**Page**
────────
Au-delà de cela, plusieurs stratèges de la communication politique ont signalé que la campagne digitale qui a permis à Hernández d’accéder au second tour est basée surtout sur des groupes de messagerie de WhatsApp et des messages courts à fort Impact émotionnel, dans une tentative pour se différencier en s’éloignant du verbiage de tribune mais de plus, comme c’est l’habitude, en diabolisant l’adversaire sans débattre des propositions de fond.
D’autre part, les réseaux digitaux offrent l’impunité sans nécessité de prendre en charge de complexes plans de gouvernement, de débattre d’idées ni d’être confronté publiquement. En même temps, l’engagement d’influenceurs et de publicistes expérimentés par ces plates-formes segmentées permettent que la forme soit le fond et que les intentions politiques réelles soient estompées par l’écran de leur banalisation.
Que proposent les candidats pour démocratiser la communication ?
Les programmes des deux binômes se différencie par leur contenu général. Le programme du Pacte Historique promeut un nouveau contrat de sensibilité sociale et humaine, la protection de l’environnement, une forte stimulation des droits des femmes, des travailleurs, des jeunes, des vieux, la réparation des injustices contre les populations afro-colombiennes et indigènes et un engagement indéfectible envers le respect des accords de paix entre autres sujets.
Face à cela, la proposition de la Ligue Anti-corruption d’Hernández est bien plus un catalogue de mesures pragmatiques de tendance anti-bureaucratique avec une portée modernisatrice qui ne modifie pas du tout le schéma néolibéral auquel est soumis le pays.
Mais malgré les différences et bien que de différentes façons, les deux programmes soulignent la nécessité de l’innovation digitale, de l’extension de la connexion universelle à Internet et de la production basée sur les nouvelles technologies sans intention manifeste de réguler l’action des monopoles digitaux.
En ce qui concerne les médias, la plateforme de gouvernement de Gustavo Petro indique comme éléments importants le renforcement du réseau de chaînes publiques et de médias régionaux pour produire et diffuser du contenu culturel de haute qualité en mettant l’accent sur les radios publiques et communautaires.
Dans le texte figure également expressément la participation démocratique aux médias d’État et la réforme de RTVC, le système de médias publics de Colombe pour assurer son caractère institutionnel, populaire et indépendant, pour qu’il soit « la voix des multitudes, une expression de al démocratie multicolore. »
Il s’engage aussi à « promouvoir une loi sur la radio publique, culturelle et institutionnelle coordonnée qui contienne des paramètres identiques à ceux de la loi sur la TV et à renforcer les contenus culturels et éducatifs ainsi que son infrastructure (physique et matérielle), la présence dans les territoires (décentralisation) et des alliances avec des orchestres symphoniques et philharmoniques. »
────────
**Le problème**
Pouvez-vous donner la suite du texte sur la communication dans la campagne présidentielle colombienne, à partir de sa dernière phrase ? Les lignes ne sont d'aucune utilité ici.

**Données sources**
────────
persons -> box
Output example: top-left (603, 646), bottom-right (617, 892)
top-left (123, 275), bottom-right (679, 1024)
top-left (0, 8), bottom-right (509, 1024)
────────
**Réponse rédigée**
Les garanties manifestes qui se trouvent dans sa proposition pour exercer les droits à la liberté d’expression et laz liberté de la presse dans le contexte de la préservation des droits de l’homme individuels et collectifs ne semblent pas devoir remettre en question ou affecter l’accumulation et la concentration de la propriété dans le domaine de la diffusion.
Dans le cas de « l’ingénieur » Hernández, il n’y a aucune mention dans son programme de choses concernant la communication en dehors de l’accent qu’il met sur le secteur digital.
Cette élection en Colombie, une fois de plus, montre que si on ne fait pas un gros effort social pour démocratiser et décentraliser l’exercice de la communication, la démocratie reste prisonnière du pouvoir économique et conserve une grande partie de son caractère ploutocratique.
Une démocratisation qui, actuellement, doit impérieusement inclure l’examen social des plateformes digitales et des régulations et des politiques publiques qui garantissent qu’elles soient au service du bien commun.
Mais même dans le cadre d’un gouvernement progressiste, peut-être soumis à l’urgence de priorités comme celle de mettre fin à la faim, à la violence physique et aux violations des droits sociaux de base, peut-être contraint par la difficulté d’affronter le statu quo dans le domaine de la communication à l’approche d’une élection importante, promouvoir des lois ou des politiques qui redistribuent le pouvoir sur la subjectivité sociale, pouvoir actuellement détenu par des conglomérats médiatiques et patronaux qui ont un discours de cartels n’est pas du tout évident.
La récupération des espaces de la communication en tant que droit de l’homme fondamental et présupposé de toute démocratie réelle continuera à constituer en Colombie une mission en suspens dont le mouvement populaire devra exiger la réalisation
par le nouveau Gouvernement.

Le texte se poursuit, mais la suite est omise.